3. The voice interaction device according to claim 1 , wherein
the processor is configured to change a subject of the interaction with the first speaker when the first condition and a third condition are both satisfied, the third condition is a condition that the second utterance content of the second speaker is an instruction to change the subject of the interaction with the first speaker.
4. The voice interaction device according to claim 1 , wherein
the processor is configured to change a volume of the output by voice when the first condition and a fourth condition are both satisfied, the fourth condition is a condition that the second utterance content of the second speaker is an instruction to change the volume of the output by voice.
5. The voice interaction device according to claim 1 , wherein
the processor is configured to change a time of the output by voice when the first condition and a fifth condition are both satisfied, the fifth condition is a condition that the second utterance content of the second speaker is an instruction to change the time of the output by voice.
6. The voice interaction device according to claim 1 , wherein
the processor is configured to recognize a tone of the second speaker from the data of the voice of the second speaker when the first condition is satisfied and then to output data of a fourth utterance sentence by voice in accordance with the tone.
7. A control method of a voice interaction device, the voice interaction device including a processor, the control method comprising:
identifying, by the processor, a speaker who issued a voice by acquiring data of the voice from a plurality of speakers;
performing, by the processor, first recognition processing and execution processing when the speaker is a first speaker who is set as a main interaction partner, the first recognition processing recognizing a first utterance content from data of a voice of the first speaker, the execution processing executing an interaction with the first speaker by repeating processing in which data of a first utterance sentence is generated according to the first utterance content of the first speaker and the first utterance sentence is output by voice;
performing, by the processor, second recognition processing and determination processing when a voice of a second speaker who is set as a secondary interaction partner among the plurality of speakers is acquired during execution of the interaction with the first speaker, the second recognition processing recognizing a second utterance content from data of the voice of the second speaker, the determination processing determining whether the second utterance content of the second speaker changes a context of the interaction being executed; and
generating, by the processor, data of a second utterance sentence that changes the context based on the second utterance content of the second speaker and outputting the second utterance sentence by voice by generating data of the second utterance sentence that changes the context based on the second utterance content of the second speaker when it is determined that the second utterance content of the second speaker changes the context.

__Set task 1__. In the patent claims, what does the processor change when the first condition and the fourth condition are both satisfied?
__Set task 2__. Pull out every line of the entries that contains the string "pitch", matching case exactly.
The patent claims and the entries have nothing to do with each other.

__Listed entries__.
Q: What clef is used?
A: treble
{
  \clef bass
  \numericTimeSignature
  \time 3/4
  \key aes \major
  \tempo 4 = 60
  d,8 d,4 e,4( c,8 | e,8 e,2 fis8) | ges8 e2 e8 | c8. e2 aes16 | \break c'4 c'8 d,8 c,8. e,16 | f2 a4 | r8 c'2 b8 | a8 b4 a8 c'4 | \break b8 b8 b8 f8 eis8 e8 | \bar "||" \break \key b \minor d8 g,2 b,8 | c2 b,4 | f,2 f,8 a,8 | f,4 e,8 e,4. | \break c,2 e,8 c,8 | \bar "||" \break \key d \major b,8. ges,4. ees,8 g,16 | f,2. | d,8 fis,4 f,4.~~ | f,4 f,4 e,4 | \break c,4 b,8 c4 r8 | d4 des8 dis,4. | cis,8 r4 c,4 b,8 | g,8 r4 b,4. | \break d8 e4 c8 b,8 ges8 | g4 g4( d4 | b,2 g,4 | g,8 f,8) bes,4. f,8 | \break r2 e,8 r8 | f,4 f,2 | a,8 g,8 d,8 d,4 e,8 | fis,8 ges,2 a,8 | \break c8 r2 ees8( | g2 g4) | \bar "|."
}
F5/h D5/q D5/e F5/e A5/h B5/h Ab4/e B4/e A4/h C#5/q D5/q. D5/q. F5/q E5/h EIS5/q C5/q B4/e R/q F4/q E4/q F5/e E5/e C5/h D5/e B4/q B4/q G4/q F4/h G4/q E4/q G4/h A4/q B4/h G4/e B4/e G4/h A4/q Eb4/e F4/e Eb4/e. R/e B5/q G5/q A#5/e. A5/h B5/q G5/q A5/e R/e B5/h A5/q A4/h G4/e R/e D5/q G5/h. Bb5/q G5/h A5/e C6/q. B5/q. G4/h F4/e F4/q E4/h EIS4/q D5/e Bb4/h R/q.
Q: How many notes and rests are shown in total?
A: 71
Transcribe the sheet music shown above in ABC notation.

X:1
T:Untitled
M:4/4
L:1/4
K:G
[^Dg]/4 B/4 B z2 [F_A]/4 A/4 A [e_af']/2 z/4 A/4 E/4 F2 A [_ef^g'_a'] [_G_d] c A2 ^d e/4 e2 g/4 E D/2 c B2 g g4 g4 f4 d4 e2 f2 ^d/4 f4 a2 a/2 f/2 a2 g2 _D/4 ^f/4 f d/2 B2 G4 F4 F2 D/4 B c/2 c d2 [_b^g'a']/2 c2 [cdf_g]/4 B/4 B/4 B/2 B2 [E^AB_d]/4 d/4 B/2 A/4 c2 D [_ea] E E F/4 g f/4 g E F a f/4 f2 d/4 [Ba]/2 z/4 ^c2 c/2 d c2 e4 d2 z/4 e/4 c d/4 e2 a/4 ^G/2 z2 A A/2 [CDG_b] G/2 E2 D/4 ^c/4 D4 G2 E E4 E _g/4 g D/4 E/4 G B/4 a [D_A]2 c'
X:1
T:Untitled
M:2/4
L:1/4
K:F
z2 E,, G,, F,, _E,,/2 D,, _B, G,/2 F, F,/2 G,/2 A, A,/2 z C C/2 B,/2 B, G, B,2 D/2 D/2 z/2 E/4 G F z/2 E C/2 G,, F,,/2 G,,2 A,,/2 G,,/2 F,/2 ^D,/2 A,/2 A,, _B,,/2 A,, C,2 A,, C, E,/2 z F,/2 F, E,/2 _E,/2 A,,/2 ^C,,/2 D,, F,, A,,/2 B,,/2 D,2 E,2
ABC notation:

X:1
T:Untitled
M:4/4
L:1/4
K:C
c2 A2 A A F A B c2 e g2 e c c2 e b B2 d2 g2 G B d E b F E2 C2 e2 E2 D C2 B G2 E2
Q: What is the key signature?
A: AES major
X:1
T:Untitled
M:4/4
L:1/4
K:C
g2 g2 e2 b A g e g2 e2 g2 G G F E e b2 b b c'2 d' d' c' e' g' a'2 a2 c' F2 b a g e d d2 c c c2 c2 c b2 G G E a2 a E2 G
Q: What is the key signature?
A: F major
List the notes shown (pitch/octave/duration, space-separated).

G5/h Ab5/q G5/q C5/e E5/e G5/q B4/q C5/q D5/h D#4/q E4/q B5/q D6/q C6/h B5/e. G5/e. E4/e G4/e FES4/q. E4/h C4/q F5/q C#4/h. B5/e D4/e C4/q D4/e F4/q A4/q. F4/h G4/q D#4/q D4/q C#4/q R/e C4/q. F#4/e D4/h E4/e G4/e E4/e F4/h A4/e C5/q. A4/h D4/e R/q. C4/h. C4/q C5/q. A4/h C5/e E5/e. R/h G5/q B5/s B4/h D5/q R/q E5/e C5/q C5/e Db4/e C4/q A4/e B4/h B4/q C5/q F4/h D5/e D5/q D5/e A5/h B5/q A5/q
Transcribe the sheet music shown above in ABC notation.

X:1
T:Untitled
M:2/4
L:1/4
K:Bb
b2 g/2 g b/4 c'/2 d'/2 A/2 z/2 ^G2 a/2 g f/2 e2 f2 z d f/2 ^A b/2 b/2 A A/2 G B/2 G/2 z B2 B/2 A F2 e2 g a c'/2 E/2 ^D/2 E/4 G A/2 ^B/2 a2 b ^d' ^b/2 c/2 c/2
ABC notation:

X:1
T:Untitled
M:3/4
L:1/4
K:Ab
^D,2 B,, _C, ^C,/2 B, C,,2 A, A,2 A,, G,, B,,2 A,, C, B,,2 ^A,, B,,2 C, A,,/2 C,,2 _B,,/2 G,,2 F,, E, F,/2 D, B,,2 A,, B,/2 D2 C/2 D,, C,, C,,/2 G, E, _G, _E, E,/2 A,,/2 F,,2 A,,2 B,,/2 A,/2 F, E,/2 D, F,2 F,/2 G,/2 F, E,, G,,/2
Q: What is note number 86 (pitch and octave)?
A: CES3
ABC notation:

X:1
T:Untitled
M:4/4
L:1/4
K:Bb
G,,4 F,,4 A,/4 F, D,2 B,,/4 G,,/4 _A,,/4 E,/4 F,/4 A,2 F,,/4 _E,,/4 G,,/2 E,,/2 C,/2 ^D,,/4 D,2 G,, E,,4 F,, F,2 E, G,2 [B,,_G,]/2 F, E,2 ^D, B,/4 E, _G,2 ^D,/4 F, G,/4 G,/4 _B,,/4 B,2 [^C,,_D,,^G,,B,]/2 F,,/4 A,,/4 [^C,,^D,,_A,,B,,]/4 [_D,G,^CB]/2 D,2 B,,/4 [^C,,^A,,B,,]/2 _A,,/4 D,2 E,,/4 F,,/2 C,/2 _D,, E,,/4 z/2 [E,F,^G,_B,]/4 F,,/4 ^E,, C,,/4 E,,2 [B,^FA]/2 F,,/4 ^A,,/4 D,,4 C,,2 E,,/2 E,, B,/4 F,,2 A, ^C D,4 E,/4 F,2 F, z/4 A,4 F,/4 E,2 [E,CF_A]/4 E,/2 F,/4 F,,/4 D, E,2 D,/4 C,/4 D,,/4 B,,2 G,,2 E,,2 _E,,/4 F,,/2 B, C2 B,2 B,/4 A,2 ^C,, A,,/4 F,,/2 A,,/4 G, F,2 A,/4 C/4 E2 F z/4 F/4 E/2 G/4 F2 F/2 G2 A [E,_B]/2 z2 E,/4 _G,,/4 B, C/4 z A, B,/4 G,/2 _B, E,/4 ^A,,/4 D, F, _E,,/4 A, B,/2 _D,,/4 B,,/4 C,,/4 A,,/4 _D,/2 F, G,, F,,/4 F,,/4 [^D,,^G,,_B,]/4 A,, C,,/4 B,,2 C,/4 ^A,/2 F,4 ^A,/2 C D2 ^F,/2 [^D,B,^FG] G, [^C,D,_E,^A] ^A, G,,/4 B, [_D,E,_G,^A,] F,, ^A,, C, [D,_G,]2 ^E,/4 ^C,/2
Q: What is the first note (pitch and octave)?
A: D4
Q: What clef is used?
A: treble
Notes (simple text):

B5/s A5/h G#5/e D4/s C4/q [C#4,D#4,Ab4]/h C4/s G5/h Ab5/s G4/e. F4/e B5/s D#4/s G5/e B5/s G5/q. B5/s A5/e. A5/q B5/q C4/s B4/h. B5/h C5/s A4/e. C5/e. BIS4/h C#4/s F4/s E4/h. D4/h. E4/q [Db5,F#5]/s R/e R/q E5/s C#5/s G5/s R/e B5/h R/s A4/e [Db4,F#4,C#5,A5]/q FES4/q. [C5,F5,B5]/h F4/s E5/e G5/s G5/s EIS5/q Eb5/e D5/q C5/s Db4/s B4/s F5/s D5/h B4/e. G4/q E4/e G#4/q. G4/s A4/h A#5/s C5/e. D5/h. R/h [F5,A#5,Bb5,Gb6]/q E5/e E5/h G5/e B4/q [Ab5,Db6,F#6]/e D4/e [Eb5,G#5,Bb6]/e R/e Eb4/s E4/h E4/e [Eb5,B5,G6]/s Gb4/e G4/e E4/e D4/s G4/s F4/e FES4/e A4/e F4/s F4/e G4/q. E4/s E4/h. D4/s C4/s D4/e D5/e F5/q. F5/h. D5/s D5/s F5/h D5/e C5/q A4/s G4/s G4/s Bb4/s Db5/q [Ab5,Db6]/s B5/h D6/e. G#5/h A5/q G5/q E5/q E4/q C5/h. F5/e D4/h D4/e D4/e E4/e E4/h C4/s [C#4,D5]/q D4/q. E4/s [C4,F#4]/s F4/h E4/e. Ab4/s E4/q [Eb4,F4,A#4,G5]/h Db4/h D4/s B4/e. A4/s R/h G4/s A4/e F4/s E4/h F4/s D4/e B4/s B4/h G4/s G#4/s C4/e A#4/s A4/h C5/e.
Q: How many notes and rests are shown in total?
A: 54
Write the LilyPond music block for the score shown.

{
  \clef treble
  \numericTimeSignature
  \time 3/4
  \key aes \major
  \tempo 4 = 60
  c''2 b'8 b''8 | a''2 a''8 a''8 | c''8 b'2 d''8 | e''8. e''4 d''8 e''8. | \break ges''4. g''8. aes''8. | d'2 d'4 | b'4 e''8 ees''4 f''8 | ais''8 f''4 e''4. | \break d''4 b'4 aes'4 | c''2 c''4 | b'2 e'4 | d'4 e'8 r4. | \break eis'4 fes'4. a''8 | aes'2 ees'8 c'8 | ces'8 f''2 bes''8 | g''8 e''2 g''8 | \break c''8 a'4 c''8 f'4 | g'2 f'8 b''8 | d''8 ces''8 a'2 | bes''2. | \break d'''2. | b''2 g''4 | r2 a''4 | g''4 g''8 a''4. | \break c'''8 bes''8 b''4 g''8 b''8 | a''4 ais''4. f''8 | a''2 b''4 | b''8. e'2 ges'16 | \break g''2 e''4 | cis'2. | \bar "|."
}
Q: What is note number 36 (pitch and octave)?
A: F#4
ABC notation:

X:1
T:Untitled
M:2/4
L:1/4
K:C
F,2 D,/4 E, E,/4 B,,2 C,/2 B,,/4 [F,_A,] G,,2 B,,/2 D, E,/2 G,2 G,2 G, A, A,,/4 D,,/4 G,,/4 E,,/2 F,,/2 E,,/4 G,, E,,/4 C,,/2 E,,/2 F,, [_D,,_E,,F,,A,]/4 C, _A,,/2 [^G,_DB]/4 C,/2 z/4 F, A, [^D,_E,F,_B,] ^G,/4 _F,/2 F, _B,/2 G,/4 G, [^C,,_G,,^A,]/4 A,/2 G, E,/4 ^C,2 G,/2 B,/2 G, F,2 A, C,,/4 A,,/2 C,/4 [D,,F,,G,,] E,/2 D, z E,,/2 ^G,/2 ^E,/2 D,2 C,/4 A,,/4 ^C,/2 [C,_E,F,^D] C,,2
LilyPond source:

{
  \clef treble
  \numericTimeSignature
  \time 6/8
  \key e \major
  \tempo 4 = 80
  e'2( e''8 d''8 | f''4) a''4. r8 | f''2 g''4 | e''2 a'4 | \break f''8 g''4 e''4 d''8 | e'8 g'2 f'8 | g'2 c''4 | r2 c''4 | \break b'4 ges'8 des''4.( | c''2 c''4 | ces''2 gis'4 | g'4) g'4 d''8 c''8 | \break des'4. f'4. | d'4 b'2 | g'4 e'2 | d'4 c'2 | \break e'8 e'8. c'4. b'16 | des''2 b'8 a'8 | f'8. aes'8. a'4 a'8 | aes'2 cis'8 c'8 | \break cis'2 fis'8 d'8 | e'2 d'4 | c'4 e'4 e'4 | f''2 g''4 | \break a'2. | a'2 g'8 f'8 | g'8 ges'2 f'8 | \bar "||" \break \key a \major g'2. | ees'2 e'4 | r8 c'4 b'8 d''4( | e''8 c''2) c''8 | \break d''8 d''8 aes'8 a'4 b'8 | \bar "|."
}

__Response 1__. The volume of the output by voice.

__Response 2__.
List the notes shown (pitch/octave/duration, space-separated).
Q: What is note number 86 (pitch and octave)?
Q: What is the first note (pitch and octave)?
Q: What is note number 36 (pitch and octave)?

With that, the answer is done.